The conformational stability of the high-affinity sdAb antibody in complex with minocycline was investigated using nano differential scanning fluorimetry (nanoDSF). aMinoC1 showed high thermal stability with the first unfolding midpoint (Tm50) of 79.5 °C. Coincubation with minocycline ranging from 1 nM to 2.5 mM improved the Tm50 values by over 10 °C, increasing to 89.6 °C, indicating an antigen-driven stabilizing event (Figure 1E). In silico analysis of aMinoC1 indicated a high humanness score, suggesting limited immunogenicity (Hu-mAb score 0.875 (15) and T20 score 78.66 (16)) (Figure 1F). Finally, the ability of aMinoC1 to be expressed on the surface of a cell and bind minocycline was shown by expressing this sdAb in a type I surface protein format and staining with labeled minocycline (Figure 1G).

Generation of a Displaceable Cyclic Peptide

We next sought to identify a peptide that would compete for aMinoC1 sdAb binding. A combinatorial phagemid library of cysteine-constrained 7-mer peptides (CX7C) was enriched via phage display for aMinoC1 sdAb binders. Isolated monoclonal phagemids were examined by ELISA to determine their binding to sdAb and displacement by minocycline. Seventeen out of 20 selected monoclonal phage clones showed specific binding to aMinoC1 with reduction of binding when co-incubated with 1 μM minocycline (Figure 2A). Sequencing the peptide coding region of phagemids indicated a homologous consensus motif (Pro-X-Trp-Ala-X-X-Phe) and a total of four unique peptide sequences with amino acid differences at positions X2, X5, and X6 (Figure 2B).

Figure 2

Figure 2. Engineering of a minocycline-displaceable CX7C peptide with affinity for aMinoC1 sdAb. (A) Anti-M13 detection ELISA of selected monoclonal whole phagemid clones displaying CX7C peptides binding to plate-immobilized aMinoC1 sdAb with or without minocycline (1 μM). (B) Four unique peptide sequences (GWARA, HWAQA, PWAYS, and QWAMM) were isolated and tested for sdAb binding as peptide-muIgG2a-Fc conjugates. (C) ELISA of purified CX7C-muIgG2a-Fc peptide fusion showing specific binding to aMinoC1 sdAb.
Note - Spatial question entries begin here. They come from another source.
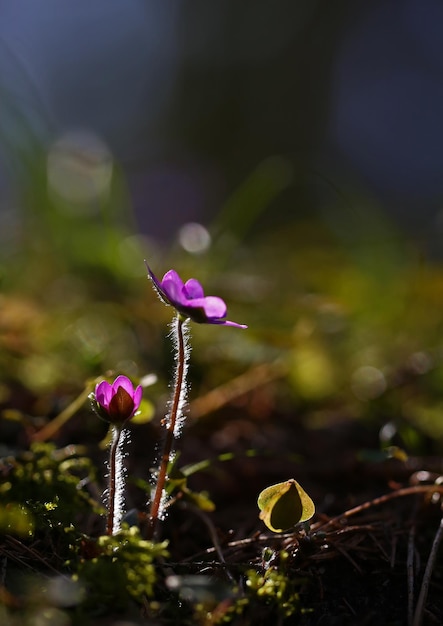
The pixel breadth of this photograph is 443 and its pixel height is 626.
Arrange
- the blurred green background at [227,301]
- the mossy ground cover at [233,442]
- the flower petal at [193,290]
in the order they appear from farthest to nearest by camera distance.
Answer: the blurred green background at [227,301], the flower petal at [193,290], the mossy ground cover at [233,442]

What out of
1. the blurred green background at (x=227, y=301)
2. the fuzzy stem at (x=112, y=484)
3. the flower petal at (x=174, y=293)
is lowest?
the fuzzy stem at (x=112, y=484)

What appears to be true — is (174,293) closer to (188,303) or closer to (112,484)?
(188,303)

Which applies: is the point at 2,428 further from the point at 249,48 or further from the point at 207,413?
the point at 249,48

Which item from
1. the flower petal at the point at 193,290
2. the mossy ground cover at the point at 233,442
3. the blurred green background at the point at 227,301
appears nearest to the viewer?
the mossy ground cover at the point at 233,442

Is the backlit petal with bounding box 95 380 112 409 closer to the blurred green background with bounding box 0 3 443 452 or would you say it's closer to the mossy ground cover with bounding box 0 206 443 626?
the mossy ground cover with bounding box 0 206 443 626

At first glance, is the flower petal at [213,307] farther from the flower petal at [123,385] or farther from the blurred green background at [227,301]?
the blurred green background at [227,301]

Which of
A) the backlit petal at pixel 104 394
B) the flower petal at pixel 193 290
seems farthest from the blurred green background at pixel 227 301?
the flower petal at pixel 193 290

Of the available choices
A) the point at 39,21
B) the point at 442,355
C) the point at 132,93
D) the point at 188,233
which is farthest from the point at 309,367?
the point at 39,21
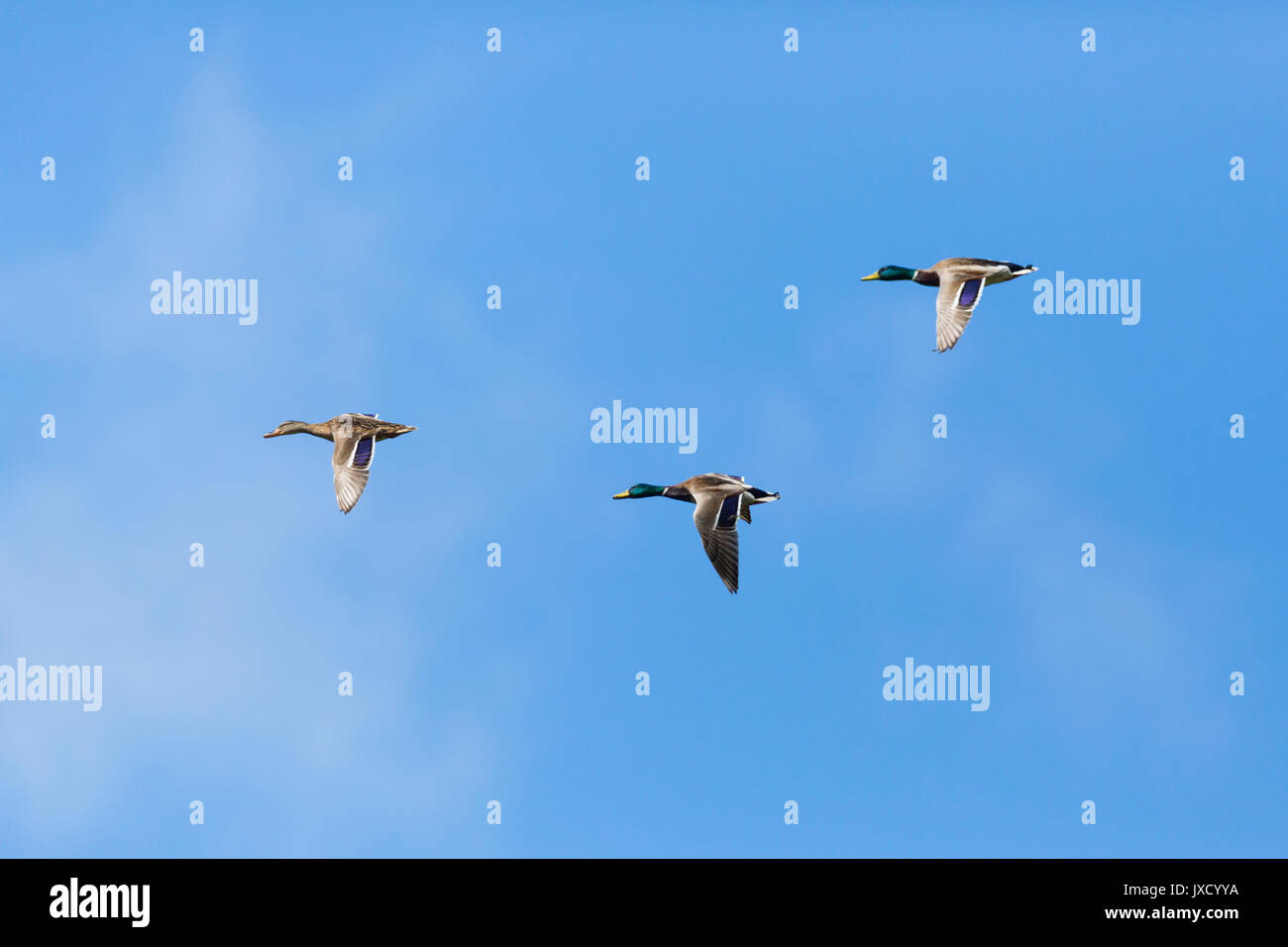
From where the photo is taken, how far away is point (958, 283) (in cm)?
3991

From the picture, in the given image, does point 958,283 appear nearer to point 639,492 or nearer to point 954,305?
point 954,305

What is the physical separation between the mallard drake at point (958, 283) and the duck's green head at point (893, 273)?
21cm

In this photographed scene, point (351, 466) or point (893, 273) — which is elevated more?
→ point (893, 273)

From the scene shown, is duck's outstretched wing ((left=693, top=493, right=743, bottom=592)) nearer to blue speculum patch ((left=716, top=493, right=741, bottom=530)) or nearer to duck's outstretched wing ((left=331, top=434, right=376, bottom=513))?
blue speculum patch ((left=716, top=493, right=741, bottom=530))

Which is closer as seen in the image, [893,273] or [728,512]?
[728,512]

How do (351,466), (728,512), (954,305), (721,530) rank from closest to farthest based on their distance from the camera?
(721,530) < (728,512) < (954,305) < (351,466)

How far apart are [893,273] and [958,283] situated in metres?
2.83

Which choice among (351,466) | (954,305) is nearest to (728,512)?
(954,305)

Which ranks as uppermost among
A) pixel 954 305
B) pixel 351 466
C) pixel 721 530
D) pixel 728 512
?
pixel 954 305

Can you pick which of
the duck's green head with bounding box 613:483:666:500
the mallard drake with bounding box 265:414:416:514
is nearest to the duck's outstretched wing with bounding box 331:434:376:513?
the mallard drake with bounding box 265:414:416:514

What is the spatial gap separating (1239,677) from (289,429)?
2261 centimetres

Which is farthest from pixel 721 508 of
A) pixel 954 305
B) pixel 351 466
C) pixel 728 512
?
pixel 351 466

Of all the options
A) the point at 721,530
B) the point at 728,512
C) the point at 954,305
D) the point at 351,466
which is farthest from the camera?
the point at 351,466
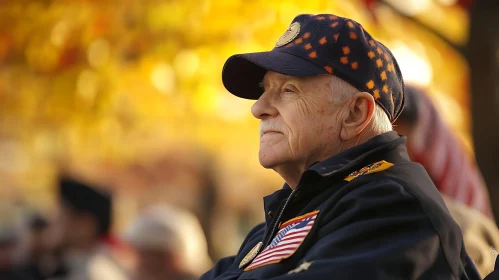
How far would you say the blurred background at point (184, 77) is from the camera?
19.6 ft

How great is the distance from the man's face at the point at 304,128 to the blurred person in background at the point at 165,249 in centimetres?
414

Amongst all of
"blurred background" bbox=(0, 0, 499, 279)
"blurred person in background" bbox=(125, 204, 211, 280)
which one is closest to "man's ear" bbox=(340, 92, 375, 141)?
"blurred background" bbox=(0, 0, 499, 279)

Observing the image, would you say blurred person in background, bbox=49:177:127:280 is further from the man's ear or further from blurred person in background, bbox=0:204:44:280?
the man's ear

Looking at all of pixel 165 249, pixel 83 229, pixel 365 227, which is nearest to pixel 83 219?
pixel 83 229

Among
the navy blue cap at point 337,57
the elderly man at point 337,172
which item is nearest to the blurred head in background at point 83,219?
the elderly man at point 337,172

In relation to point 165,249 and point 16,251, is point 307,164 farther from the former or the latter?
point 16,251

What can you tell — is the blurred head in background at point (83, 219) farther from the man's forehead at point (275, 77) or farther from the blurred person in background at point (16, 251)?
the man's forehead at point (275, 77)

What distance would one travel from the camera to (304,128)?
3.34m

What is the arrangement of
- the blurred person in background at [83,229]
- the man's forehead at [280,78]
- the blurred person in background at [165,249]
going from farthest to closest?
the blurred person in background at [83,229], the blurred person in background at [165,249], the man's forehead at [280,78]

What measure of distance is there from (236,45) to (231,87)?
684cm

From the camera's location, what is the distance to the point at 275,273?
2.93 m

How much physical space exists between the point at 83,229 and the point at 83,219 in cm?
9

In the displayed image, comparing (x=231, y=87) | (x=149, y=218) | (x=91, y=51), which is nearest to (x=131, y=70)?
(x=91, y=51)

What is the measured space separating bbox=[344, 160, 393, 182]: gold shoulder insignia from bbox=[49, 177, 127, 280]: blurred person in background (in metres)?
5.10
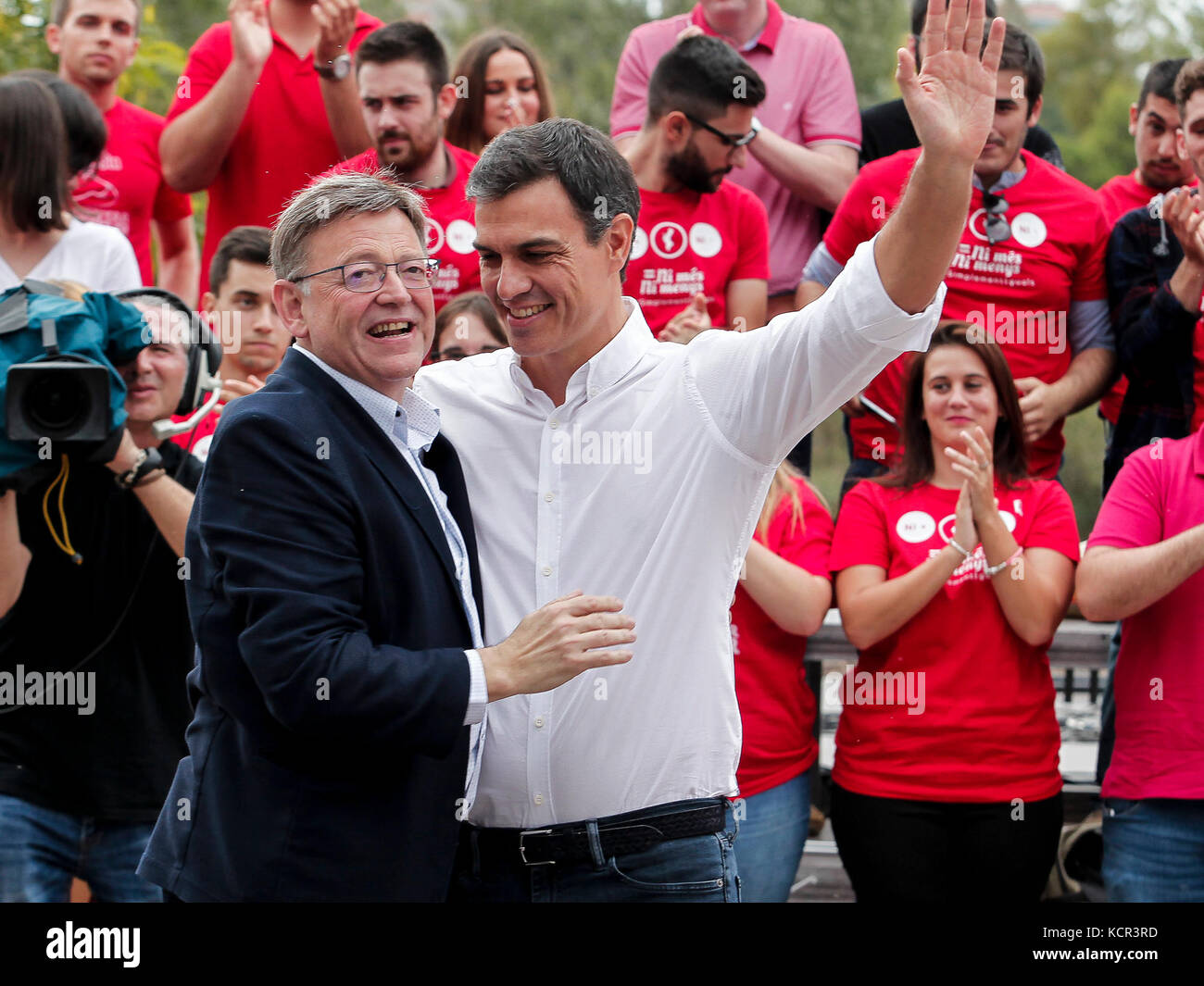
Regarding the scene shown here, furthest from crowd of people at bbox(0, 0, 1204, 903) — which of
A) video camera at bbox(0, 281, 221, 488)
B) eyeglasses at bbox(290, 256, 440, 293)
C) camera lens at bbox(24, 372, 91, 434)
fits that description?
camera lens at bbox(24, 372, 91, 434)

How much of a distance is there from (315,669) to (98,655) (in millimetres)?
1643

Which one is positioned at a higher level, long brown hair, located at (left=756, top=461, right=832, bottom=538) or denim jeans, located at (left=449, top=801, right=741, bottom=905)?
long brown hair, located at (left=756, top=461, right=832, bottom=538)

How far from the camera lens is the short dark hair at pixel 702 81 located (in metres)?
4.66

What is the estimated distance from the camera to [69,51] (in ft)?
17.2

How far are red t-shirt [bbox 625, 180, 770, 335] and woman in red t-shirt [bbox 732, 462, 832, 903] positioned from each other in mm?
870

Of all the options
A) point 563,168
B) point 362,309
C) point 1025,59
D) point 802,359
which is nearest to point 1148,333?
point 1025,59

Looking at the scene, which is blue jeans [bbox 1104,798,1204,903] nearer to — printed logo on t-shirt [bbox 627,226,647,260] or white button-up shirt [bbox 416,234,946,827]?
white button-up shirt [bbox 416,234,946,827]

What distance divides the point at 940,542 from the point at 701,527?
167cm

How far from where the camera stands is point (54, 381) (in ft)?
10.5

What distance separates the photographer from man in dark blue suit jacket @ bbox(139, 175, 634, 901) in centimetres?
224

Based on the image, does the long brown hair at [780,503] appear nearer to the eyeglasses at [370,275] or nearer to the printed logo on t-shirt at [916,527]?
the printed logo on t-shirt at [916,527]

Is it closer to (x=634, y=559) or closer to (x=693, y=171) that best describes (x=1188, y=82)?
(x=693, y=171)
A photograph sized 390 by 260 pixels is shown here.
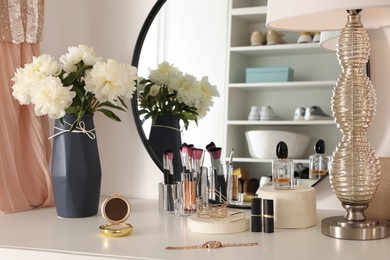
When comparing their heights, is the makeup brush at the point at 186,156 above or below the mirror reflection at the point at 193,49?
below

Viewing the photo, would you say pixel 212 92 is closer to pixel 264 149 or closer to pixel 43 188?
pixel 264 149

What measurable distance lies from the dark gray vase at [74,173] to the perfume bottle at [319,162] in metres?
0.63

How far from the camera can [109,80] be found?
1659 millimetres

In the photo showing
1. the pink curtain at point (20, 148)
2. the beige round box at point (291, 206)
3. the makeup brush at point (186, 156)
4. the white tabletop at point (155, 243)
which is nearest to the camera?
the white tabletop at point (155, 243)

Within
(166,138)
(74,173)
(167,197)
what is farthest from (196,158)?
(74,173)

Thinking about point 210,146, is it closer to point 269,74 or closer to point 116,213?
point 269,74

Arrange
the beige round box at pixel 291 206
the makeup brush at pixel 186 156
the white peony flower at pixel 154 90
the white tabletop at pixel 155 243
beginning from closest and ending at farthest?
1. the white tabletop at pixel 155 243
2. the beige round box at pixel 291 206
3. the makeup brush at pixel 186 156
4. the white peony flower at pixel 154 90

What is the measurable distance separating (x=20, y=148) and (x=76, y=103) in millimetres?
311

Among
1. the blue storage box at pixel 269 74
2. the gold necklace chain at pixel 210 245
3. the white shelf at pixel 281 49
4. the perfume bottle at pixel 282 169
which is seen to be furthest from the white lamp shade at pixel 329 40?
the gold necklace chain at pixel 210 245

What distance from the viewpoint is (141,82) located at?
1.99m

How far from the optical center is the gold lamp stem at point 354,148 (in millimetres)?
1434

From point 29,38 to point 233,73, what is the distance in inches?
26.3

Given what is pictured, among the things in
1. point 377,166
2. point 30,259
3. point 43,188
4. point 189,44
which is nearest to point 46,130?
point 43,188

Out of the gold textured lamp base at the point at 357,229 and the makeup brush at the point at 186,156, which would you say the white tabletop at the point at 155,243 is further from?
the makeup brush at the point at 186,156
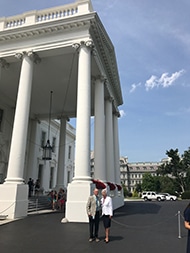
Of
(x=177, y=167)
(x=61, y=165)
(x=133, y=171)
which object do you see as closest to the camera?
(x=61, y=165)

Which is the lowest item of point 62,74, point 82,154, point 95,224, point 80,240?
point 80,240

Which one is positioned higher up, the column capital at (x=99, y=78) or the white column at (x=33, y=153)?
the column capital at (x=99, y=78)

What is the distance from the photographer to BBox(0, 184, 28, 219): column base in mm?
9922

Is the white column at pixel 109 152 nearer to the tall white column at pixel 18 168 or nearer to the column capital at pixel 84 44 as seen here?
the column capital at pixel 84 44

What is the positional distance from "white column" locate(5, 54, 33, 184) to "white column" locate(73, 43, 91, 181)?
3.13 m

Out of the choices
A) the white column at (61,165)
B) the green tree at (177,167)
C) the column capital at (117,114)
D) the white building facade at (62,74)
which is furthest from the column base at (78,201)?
the green tree at (177,167)

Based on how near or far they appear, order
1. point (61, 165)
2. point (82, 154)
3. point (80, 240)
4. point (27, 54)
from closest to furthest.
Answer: point (80, 240) → point (82, 154) → point (27, 54) → point (61, 165)

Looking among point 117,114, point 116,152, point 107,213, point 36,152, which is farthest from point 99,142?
point 36,152

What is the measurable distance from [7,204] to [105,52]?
472 inches

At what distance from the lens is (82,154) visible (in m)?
10.3

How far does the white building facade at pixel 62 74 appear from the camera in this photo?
1020cm

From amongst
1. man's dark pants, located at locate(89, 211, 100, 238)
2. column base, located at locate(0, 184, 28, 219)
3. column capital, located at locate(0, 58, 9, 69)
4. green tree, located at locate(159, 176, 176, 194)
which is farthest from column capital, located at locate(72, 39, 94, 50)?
green tree, located at locate(159, 176, 176, 194)

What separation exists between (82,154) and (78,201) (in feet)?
7.43

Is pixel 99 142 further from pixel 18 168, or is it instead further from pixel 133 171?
pixel 133 171
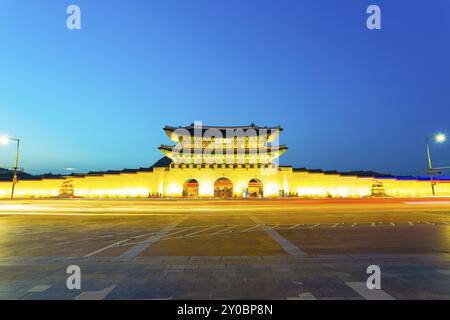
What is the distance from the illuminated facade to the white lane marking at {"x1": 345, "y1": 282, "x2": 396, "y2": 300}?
117 ft

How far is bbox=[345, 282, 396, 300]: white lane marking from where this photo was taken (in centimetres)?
412

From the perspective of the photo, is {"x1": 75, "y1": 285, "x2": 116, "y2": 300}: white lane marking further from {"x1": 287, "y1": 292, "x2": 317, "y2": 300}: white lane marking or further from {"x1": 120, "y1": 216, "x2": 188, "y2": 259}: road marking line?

Addition of 1 μM minocycline out-competed peptide-Fc conjugates resulting in significantly reduced detection. Two-way ANOVA with Sidak’s post-test. ****P < 0.0001. (D) Dynamic minocycline (green), doxycycline (orange), or tetracycline (purple) small molecules and GWARA-peptide-Fc binding to immobilized aMinoC1 sdAb on Biacore 8k. Sequential injections of GWARA-Fc (Phase I), small molecule (Phase II), and dissociation (buffer, wash) step (Phase III) showing minocycline-driven acceleration of GWARA-Fc dissociation. Serial challenges with peptide and small molecule show reversibility of the system. No enhanced dissociation was visible with doxycycline or tetracycline injections. (E) Schematic representation of cells expressing RQR8 transduction marker and aMinoC1 transmembrane receptor detected with peptide-muIgG2a Fc in the presence of minocycline (left). Histogram plot of flow cytometry staining for HEK-293T transduced with the aMinoC1 transmembrane receptor, with peptide-muIgG2a Fc peptide fusion (right). Dose-dependent reduction of peptide-muIgG2a Fc binding for GWARA, HWAQA, PWAYS. and QWAMM in the presence of increasing concentrations of minocycline (green gradient). 100 μM caffeine incubation (orange) showed no peptide-binding inhibition compared to the PBS control condition (gray).

The measured affinities (KD) of GWARA, HWAQA, PWAYS, and QWAMM peptides were 111, 328, 283, and 209 nM, respectively, with varying kinetic profiles, with the former showing the highest affinity and the fastest on-rate (Figure S3C). Specific binding of the peptides to aMinoC1 sdAb and competition with minocycline were confirmed by ELISA as purified peptide-Fc conjugates. All peptides showed significant displacement from aMinoC1 sdAb in the presence of minocycline, while no binding was detected for the nonrelated sdAb clone 31 (Figure 2C).
Reversible association and dissociation of the peptides were then demonstrated using a modified SPR protocol. Peptide binding to immobilized aMinoC1 (phase I) was specifically reversed by the addition of minocycline (phase II) and not by two closely related small molecules (doxycycline and tetracycline). Removal of the drug (phase III) then allowed subsequent rebinding of the peptide to a comparable degree to that before, confirming the sustained structural integrity of the aMinoC1 binding pocket. Serial binding/dissociation cycles confirmed robust reversibility of the system (Figures 2D and S4).
Minocycline was able to elicit a concentration-dependent reduction in peptide binding, for all four CX7C constructs tested, in the context of a membrane-bound aMinoC1 sdAb architecture. Additionally, incubation with 100 μM caffeine did not result in a decrease in peptide binding (Figure 2E).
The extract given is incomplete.